**What you should do:**
Please reproduce the listing verbatim, without its images.

**Data extract:**
================================

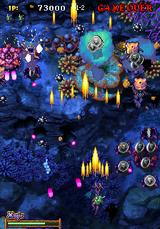 DragonBlazeScreenshot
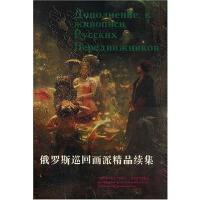 【二手旧书8成新】俄罗斯巡回画派精品续集 天津人民美术出版社 9787530507940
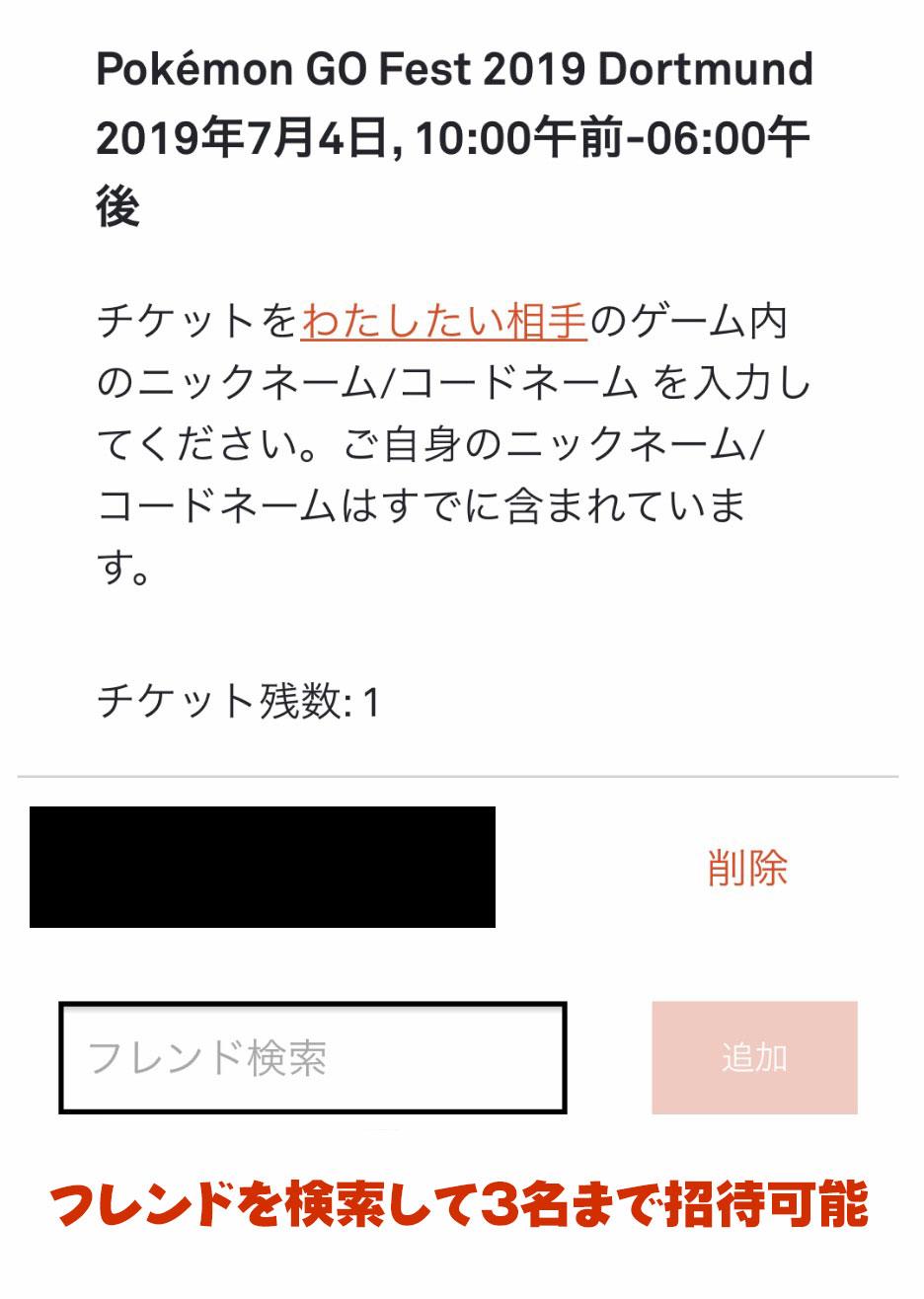 横浜イベント応募方法5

================================

**Answer section:**
 DragonBlazeScreenshot
 【二手旧书8成新】俄罗斯巡回画派精品续集 天津人民美术出版社 9787530507940
 横浜イベント応募方法5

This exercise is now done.